[A block of data]

########################################

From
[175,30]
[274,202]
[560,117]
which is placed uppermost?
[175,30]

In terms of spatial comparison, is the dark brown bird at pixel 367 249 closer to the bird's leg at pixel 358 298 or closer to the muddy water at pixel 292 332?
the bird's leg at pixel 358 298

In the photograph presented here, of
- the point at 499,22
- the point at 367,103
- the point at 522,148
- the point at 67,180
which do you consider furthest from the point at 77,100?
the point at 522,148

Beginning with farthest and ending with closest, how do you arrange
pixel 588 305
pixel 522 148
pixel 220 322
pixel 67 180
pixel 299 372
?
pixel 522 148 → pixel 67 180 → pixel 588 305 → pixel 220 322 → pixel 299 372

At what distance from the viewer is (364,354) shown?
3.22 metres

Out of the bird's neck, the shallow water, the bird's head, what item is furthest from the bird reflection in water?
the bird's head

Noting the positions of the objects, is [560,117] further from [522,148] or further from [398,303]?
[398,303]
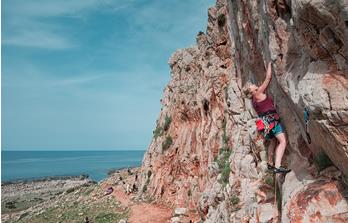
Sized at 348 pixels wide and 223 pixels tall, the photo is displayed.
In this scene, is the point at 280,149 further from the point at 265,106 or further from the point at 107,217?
the point at 107,217

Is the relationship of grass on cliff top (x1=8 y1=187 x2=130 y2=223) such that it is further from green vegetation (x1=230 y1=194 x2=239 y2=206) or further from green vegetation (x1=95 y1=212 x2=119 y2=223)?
green vegetation (x1=230 y1=194 x2=239 y2=206)

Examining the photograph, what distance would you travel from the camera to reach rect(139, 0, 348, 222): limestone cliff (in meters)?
7.16

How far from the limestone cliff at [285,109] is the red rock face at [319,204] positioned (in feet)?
0.06

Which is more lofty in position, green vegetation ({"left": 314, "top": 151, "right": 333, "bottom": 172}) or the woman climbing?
the woman climbing

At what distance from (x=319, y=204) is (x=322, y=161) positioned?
1.27 m

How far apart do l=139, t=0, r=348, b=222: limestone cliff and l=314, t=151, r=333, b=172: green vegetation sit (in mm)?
23

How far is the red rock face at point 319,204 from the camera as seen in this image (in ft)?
23.4

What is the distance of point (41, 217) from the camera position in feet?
125

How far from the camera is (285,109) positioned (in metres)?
10.2

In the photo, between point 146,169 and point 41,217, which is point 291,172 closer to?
point 146,169

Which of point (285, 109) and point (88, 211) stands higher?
point (285, 109)

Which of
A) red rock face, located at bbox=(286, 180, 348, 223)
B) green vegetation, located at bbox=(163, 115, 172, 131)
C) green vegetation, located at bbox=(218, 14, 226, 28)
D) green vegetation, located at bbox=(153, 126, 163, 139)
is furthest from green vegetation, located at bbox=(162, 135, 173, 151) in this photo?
red rock face, located at bbox=(286, 180, 348, 223)

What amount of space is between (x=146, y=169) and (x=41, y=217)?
13.3 m

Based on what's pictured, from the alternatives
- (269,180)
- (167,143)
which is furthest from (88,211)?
(269,180)
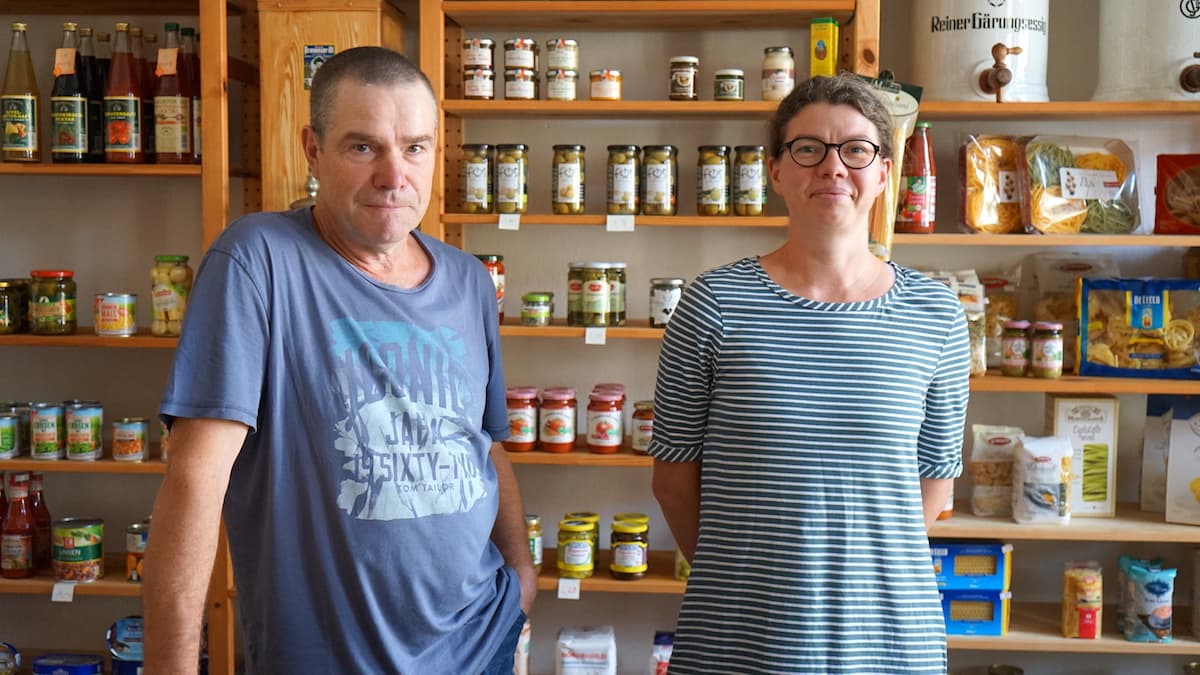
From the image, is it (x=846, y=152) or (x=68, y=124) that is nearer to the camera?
(x=846, y=152)

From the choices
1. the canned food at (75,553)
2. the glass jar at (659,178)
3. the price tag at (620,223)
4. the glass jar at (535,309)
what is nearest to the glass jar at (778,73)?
the glass jar at (659,178)

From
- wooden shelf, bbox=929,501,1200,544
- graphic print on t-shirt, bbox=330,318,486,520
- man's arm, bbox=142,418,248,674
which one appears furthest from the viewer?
wooden shelf, bbox=929,501,1200,544

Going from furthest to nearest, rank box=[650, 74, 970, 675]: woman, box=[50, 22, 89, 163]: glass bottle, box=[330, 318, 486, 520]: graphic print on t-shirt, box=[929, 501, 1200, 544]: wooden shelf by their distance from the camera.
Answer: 1. box=[50, 22, 89, 163]: glass bottle
2. box=[929, 501, 1200, 544]: wooden shelf
3. box=[650, 74, 970, 675]: woman
4. box=[330, 318, 486, 520]: graphic print on t-shirt

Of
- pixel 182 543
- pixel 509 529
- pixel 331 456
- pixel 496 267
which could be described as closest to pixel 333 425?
pixel 331 456

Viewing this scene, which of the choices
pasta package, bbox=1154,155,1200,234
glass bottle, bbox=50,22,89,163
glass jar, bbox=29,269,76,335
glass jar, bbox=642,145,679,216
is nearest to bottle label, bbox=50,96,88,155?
glass bottle, bbox=50,22,89,163

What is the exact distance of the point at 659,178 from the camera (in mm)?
2965

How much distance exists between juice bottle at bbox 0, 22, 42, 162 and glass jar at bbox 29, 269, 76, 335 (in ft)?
1.01

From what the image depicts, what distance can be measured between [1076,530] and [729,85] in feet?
4.57

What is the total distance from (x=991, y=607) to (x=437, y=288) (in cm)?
200

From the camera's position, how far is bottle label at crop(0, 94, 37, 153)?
3049 mm

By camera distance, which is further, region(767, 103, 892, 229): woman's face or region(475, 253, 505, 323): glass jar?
region(475, 253, 505, 323): glass jar

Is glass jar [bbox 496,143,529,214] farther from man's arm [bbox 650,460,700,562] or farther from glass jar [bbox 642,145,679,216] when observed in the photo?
man's arm [bbox 650,460,700,562]

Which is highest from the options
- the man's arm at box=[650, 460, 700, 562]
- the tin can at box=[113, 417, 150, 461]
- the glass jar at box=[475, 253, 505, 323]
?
the glass jar at box=[475, 253, 505, 323]

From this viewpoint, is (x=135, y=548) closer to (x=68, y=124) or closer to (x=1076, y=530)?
(x=68, y=124)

########################################

Reproduce the items above word for word, starting at the line that holds "How much distance" and continuing through the last line of the items, with both of those lines included.

■ RESULT
How much distance exists between juice bottle at bbox 0, 22, 42, 162 and glass jar at bbox 29, 269, 76, 335 (in ft)?
1.01

From what the image depicts, what distance can be measured between [1076,530] and [729,85] in feet?
4.57

What is the total distance from (x=991, y=607) to (x=437, y=288) (in cm)?
200

From the camera's position, how far is bottle label at crop(0, 94, 37, 153)?
3049 mm

By camera distance, which is further, region(767, 103, 892, 229): woman's face or region(475, 253, 505, 323): glass jar?
region(475, 253, 505, 323): glass jar

Is glass jar [bbox 496,143,529,214] farther from man's arm [bbox 650,460,700,562] or farther from glass jar [bbox 642,145,679,216] when observed in the photo?
man's arm [bbox 650,460,700,562]

Which is highest from the options
- the man's arm at box=[650, 460, 700, 562]
- the tin can at box=[113, 417, 150, 461]
- the glass jar at box=[475, 253, 505, 323]
?
the glass jar at box=[475, 253, 505, 323]

From this viewpoint, is (x=135, y=548) closer to (x=68, y=124) or closer to (x=1076, y=530)?
(x=68, y=124)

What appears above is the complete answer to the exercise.